» **Exercise objective**:
In the entries below, find the lines that contain the word "model" and copy them.

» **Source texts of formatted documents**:
##############################

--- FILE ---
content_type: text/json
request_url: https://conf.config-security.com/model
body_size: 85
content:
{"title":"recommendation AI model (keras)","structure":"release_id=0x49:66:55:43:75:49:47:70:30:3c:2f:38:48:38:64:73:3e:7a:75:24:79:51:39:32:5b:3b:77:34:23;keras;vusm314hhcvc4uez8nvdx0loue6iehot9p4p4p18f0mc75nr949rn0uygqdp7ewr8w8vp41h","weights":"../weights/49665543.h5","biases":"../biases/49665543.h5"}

##############################

» **Answer to this task**:
request_url: https://conf.config-security.com/model
{"title":"recommendation AI model (keras)","structure":"release_id=0x49:66:55:43:75:49:47:70:30:3c:2f:38:48:38:64:73:3e:7a:75:24:79:51:39:32:5b:3b:77:34:23;keras;vusm314hhcvc4uez8nvdx0loue6iehot9p4p4p18f0mc75nr949rn0uygqdp7ewr8w8vp41h","weights":"../weights/49665543.h5","biases":"../biases/49665543.h5"}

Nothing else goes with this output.